### Text provided

## start

I am going away, and shall return
Have you ever felt that Jesus was absent in your life? Have you ever felt that God was far away?
Saint Mother Teresa (1910-1997) felt like this for five decades. In 1937, for the first time, she writes to her former confessor back at home:
Do not think that my spiritual life is strewn with roses—that is the flower which I hardly ever find on my way. Quite the contrary, I have more often as my companion “darkness.” And when the night becomes very thick—and it seems to me as if I will end up in hell—then I simply offer myself to Jesus. If He wants me to go there—I am ready—but only under the condition that it really makes Him happy. I need much grace, much of Christ’s strength to persevere in trust, in that blind love which leads only to Jesus Crucified. But I am happy—yes happier than ever. And I would not wish at any price to give up my sufferings. But do not, however, think that I am only suffering. Ah no— I am laughing more than I am suffering—so that some have concluded that I am Jesus’ spoiled bride, who lives with Jesus in Nazareth—far away from Calvary… Pray, pray much for me—I really need His love.
We are fast moving towards the end of the Eastertide. Next Sunday will be the feast of Ascension. The liturgy of the word is preparing us for the farewell of Jesus. The gospel text for this Sunday comes from the farewell discourse of Jesus after the last supper (John 14:23-29). Jesus says, “Do not let your hearts be troubled or afraid. You heard me say: I am going away and shall return.” Though the going away of Jesus is a preparation for the coming of the Holy Spirit, the absence of Jesus could be agonising. We might all go through moments of absence of God/Jesus, just as my friend JD is going through these days. Against the backdrop of the farewell speech of Jesus in the gospel of today, I would like to invite you to reflect on the feeling of the absence of God in our lives, and how we might handle these situations.
The feeling of the absence of God, and the anguish of the soul seeking God, is so powerfully expressed in the Old Testament. Prophet Isaiah (45:15) cries out, “O God of Israel, the Saviour, you are a God who lies hidden.” And the Psalmist (27:7-8) prays, “It is your face, Oh Lord, that I seek hide not your face from me.”
While Jesus was hanging on the cross, he himself goes through those sentiments of being abandoned by God, as he prays Psalm 22: “Oh God, my God, why have you forsaken me?” And the psalm continues: “The words of my groaning do nothing to save me. My God, I call by day but you do not answer, at night, but I find no respite.”
Now, these sentiments could be expressions of frustrations of our prayers not being answered, but often they are portrayals of the earnest longing of the soul to be united with God. And God seems so far away.
St John of the Cross, a Carmelite mystic who lived in the 16th century in Spain, is known for his mystical poems. His famous “Spiritual Canticle” (written in 1678) opens with these lines:
Where have you hidden Yourself,
And abandoned me to my sorrow, O my Beloved!
You have fled like the hart,
Having wounded me.
I ran after you, crying; but you were gone.

## end

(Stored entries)
## start

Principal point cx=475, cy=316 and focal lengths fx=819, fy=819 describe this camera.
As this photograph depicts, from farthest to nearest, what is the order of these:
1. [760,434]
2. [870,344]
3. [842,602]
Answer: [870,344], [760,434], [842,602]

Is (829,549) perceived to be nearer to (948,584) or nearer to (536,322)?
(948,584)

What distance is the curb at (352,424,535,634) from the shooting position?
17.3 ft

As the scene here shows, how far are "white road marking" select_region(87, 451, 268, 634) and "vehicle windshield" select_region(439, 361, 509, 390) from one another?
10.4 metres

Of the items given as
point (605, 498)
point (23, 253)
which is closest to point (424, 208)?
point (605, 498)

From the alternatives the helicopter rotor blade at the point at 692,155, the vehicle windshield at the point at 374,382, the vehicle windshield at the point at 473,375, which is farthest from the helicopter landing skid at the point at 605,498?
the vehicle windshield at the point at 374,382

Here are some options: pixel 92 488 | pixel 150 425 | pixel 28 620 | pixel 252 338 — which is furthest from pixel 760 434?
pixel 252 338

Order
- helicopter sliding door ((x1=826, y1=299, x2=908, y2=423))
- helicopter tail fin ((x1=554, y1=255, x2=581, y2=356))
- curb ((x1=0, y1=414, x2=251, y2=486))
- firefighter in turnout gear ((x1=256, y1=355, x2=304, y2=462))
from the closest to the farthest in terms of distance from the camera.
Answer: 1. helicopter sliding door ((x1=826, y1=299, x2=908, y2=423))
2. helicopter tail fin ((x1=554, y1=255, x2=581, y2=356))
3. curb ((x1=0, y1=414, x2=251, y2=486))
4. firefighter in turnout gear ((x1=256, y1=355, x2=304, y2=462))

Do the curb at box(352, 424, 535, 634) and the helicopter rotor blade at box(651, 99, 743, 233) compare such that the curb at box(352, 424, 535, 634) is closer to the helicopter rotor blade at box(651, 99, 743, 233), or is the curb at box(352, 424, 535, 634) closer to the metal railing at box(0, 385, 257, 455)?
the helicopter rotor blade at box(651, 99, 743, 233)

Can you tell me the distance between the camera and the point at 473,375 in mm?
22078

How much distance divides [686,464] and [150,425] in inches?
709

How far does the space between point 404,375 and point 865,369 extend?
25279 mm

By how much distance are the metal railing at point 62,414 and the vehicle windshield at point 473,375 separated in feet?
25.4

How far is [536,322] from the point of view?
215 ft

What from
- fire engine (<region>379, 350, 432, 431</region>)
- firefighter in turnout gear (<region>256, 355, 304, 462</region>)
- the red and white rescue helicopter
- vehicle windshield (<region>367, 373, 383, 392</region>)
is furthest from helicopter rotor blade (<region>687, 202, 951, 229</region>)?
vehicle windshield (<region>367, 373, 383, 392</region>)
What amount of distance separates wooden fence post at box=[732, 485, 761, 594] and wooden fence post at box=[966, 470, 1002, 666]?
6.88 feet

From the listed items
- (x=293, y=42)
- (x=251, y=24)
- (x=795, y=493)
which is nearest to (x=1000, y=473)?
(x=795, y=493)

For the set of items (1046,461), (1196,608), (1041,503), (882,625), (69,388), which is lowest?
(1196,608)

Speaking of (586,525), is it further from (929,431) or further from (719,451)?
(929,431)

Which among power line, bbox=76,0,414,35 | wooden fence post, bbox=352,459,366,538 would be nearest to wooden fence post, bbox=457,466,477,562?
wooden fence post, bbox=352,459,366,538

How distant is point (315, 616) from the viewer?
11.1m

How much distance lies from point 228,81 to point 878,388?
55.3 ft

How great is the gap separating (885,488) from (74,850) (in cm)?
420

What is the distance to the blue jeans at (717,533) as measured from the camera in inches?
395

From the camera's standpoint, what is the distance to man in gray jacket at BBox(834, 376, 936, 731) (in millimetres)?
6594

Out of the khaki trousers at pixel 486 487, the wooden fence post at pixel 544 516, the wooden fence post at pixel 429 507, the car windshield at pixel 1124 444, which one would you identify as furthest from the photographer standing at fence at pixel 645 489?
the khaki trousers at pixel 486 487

## end

### Goal 1
Translate the sentence "Next Sunday will be the feast of Ascension." from the reflection on the absence of God into Spanish.
### Goal 2
In the reflection on the absence of God, which passage is given as the gospel text for this Sunday?

### Final result 1
El próximo domingo será la fiesta de la Ascensión.

### Final result 2
John 14:23-29